Une étude dirigée par des scientifiques de l’IPGP décrit pour la première fois les communautés microbiennes du site hydrothermal alcalin d’Old City (dorsale sud-ouest indienne). Old City est le second site de ce type répertorié sur la planète (après le site de Lost City découvert le long de la dorsale médio-Atlantique au début des années 2000). Cette étude ouvre donc des perspectives prometteuses pour la compréhension des paramètres environnementaux qui façonnent la vie dans ces systèmes hydrothermaux associés à la serpentinisation des roches mantelliques et des processus de synthèse organique abiotique dans les roches océaniques.
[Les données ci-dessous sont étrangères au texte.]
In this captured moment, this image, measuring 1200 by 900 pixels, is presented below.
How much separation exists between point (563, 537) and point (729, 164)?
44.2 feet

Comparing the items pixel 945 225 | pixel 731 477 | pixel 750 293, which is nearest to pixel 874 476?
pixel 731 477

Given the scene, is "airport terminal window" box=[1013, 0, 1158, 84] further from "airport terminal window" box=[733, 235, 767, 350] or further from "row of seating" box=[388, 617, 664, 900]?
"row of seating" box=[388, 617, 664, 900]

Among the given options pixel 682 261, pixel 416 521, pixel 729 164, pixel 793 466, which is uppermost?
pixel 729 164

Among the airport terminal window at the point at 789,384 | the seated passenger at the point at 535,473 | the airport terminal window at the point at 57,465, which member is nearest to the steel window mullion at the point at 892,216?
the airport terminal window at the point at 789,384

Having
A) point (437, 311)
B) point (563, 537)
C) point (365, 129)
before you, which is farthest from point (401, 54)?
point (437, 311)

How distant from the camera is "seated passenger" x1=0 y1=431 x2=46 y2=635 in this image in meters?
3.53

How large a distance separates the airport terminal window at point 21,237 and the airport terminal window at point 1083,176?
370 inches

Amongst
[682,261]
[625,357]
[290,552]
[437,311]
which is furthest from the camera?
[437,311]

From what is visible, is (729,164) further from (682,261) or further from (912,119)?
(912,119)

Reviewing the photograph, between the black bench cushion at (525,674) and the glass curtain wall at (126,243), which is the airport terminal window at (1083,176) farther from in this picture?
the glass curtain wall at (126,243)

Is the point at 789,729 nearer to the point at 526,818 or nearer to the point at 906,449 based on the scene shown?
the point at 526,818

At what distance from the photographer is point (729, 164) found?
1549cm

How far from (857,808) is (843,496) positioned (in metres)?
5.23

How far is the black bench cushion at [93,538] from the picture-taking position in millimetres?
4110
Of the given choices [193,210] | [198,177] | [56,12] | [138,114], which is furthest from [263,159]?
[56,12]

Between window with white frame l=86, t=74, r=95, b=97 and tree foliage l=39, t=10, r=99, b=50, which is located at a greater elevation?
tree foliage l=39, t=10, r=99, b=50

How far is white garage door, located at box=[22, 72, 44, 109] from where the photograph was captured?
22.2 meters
Première description des communautés microbiennes du site hydrothermal alcalin d’Old City, dorsale sud-ouest Indienne

Date de publication : 10/12/2020

Presse, Recherche

Thèmes liés : Origines

Découvert dans les années 2000 le long de la dorsale médio-Atlantique (30°N), le champ hydrothermal de Lost City a radicalement changé notre conception des conditions au sein desquelles la vie peut s’établir et prospérer sur Terre mais aussi, peut-être, sur d’autres planètes. Contrairement aux « fumeurs noirs » recensés jusqu’alors sur les basaltes des fonds océaniques et constitués de cheminées de sulfures polymétalliques dont émanent des fluides extrêmement chauds et acides, les cheminées hydrothermales de Lost City, dites alcalines, reposent sur des roches océaniques d’origine mantellique, les péridotites. Ces cheminées sont constituées de minéraux de carbonates et de brucite qui leur donnent leur couleur blanche. Les fluides émis par ces cheminées sont de température modérée (< 120°C), riches en hydrogène moléculaire (H2) et en composés organiques (notamment en méthane, CH4, et formiate, HCOO-). Ces composés organiques ont la particularité d’être formés de manière abiotique, c’est à dire sans intervention du vivant. Ils dérivent d’une réaction, appelée serpentinisation, qui se produit sous le plancher océanique lorsque l’eau de mer circule au sein des péridotites et les hydrate. Ces interactions eau-roche pourraient avoir fourni les sources d’énergie (comme l’H2) et de carbone (comme le méthane) grâce auxquelles la vie aurait pu se développer, bien avant l’apparition de la photosynthèse. La découverte du site de Lost City stimule donc la recherche depuis 20 ans pour comprendre comment la vie pourrait avoir émergé dans ces environnements dynamiques où processus géologiques, chimiques et biologiques sont intimement liés. Ces différentes études ont donné un rôle prépondérant aux archées méthanogènes (microorganismes produisant du méthane à partir de dioxyde de carbone et d’H2) et/ou méthanotrophes (consommant le méthane) dans ces écosystèmes, nourrissant ainsi les premiers modèles de métabolismes ancestraux. Cependant toutes ces études ne portaient que sur le site de Lost City, seul exemple connu jusqu’alors en contexte océanique, même si les prédictions laissaient supposer l’existence de nombreux autres sites de ce type du fait de l’abondance des roches d’origine mantellique sur le plancher océanique.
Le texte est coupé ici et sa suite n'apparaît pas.